Error in cupy when using GPU for training a text classifier: "cannot overload functions distinguished by return type alone"

I tried to run a modified version of the example given in Adding a text classifier to a spaCy model with a GPU to speed up training. The original source code and mine differ as follows:

Line 1: #!/usr/bin/env python3 instead of #!/usr/bin/env python
Line 12: Remove from __future__ import unicode_literals, print_function
Line 58: optimizer = nlp.begin_training(device=0) instead of optimizer = nlp.begin_training()

Please see the last section "Modified script" in this issue for the modified script.

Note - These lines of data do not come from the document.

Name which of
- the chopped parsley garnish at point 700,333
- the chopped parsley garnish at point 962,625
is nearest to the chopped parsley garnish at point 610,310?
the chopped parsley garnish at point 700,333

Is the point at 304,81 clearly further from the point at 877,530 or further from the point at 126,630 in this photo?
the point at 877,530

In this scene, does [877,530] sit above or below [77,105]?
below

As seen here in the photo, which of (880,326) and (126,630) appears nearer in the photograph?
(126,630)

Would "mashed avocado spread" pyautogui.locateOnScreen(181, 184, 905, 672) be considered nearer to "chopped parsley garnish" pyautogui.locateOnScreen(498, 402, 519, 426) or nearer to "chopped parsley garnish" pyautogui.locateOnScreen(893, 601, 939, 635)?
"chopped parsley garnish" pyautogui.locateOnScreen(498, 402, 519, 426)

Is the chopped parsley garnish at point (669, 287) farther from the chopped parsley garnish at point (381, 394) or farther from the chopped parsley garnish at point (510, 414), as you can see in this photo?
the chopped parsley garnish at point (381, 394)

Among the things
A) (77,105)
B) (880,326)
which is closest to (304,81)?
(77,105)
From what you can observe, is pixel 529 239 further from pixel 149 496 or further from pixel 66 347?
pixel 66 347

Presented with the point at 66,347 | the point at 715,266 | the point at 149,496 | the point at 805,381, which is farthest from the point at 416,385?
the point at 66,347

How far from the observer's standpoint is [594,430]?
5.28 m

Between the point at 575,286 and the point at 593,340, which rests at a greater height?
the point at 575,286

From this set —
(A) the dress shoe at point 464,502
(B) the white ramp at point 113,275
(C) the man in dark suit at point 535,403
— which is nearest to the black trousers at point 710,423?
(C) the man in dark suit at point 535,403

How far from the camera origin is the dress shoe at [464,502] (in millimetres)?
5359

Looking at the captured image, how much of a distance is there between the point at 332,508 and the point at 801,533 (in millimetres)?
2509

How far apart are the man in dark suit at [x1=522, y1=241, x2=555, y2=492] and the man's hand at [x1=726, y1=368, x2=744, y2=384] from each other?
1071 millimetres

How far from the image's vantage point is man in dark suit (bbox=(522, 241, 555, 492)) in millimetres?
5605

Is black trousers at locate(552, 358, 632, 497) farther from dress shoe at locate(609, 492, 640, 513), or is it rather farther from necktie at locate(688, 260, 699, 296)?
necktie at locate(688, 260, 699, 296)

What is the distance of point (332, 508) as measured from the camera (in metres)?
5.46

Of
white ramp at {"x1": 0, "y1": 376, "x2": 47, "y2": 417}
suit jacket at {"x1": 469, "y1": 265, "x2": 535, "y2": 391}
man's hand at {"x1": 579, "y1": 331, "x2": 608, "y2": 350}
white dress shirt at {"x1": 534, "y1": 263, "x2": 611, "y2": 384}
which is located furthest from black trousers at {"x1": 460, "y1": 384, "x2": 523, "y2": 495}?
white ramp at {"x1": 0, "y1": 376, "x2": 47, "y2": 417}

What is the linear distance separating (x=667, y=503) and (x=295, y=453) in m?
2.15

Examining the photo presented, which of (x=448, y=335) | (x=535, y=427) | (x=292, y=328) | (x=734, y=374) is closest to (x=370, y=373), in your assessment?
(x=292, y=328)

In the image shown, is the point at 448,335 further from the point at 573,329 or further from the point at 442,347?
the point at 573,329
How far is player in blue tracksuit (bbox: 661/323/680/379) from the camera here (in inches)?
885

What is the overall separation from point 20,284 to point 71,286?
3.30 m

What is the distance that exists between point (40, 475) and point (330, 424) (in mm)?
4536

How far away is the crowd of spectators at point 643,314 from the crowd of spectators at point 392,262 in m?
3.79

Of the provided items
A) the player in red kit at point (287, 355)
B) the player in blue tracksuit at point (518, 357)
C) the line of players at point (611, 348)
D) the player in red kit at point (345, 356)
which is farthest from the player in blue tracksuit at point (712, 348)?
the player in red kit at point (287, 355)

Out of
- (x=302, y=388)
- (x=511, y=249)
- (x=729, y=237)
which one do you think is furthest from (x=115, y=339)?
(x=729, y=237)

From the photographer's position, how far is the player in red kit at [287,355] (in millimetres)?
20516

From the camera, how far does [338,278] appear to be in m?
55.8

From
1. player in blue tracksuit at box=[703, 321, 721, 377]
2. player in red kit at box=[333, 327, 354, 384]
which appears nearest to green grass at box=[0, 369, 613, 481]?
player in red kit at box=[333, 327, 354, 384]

For the output of the modified script see the section "Output of the modified script" below. Thanks for your help!

Your Environment

spaCy version: 2.0.5
Platform: Linux-4.4.0-1022-aws-x86_64-with-debian-stretch-sid
Python version: 3.6.3
CuPy version: 2.2.0

Output of nvcc --version:

nvcc: NVIDIA (R) Cuda compiler driver
Copyright (c) 2005-2017 NVIDIA Corporation
Built on Fri_Sep__1_21:08:03_CDT_2017
Cuda compilation tools, release 9.0, V9.0.176

Output of the modified script

Created blank 'en' model
Loading IMDB data...
Downloading data from http://ai.stanford.edu/~amaas/data/sentiment/aclImdb_v1.tar.gz
84000768/84125825 [============================>.] - ETA: 0sUntaring file...
Using 2000 examples (1600 training, 400 evaluation)
Traceback (most recent call last):
  File "/home/ubuntu/anaconda3/envs/mh-nlp-experiments/lib/python3.6/site-packages/cupy/cuda/compiler.py", line 229, in compile
    nvrtc.compileProgram(self.ptr, options)
  File "cupy/cuda/nvrtc.pyx", line 98, in cupy.cuda.nvrtc.compileProgram
  File "cupy/cuda/nvrtc.pyx", line 108, in cupy.cuda.nvrtc.compileProgram
  File "cupy/cuda/nvrtc.pyx", line 53, in cupy.cuda.nvrtc.check_status
cupy.cuda.nvrtc.NVRTCError: NVRTC_ERROR_COMPILATION (6)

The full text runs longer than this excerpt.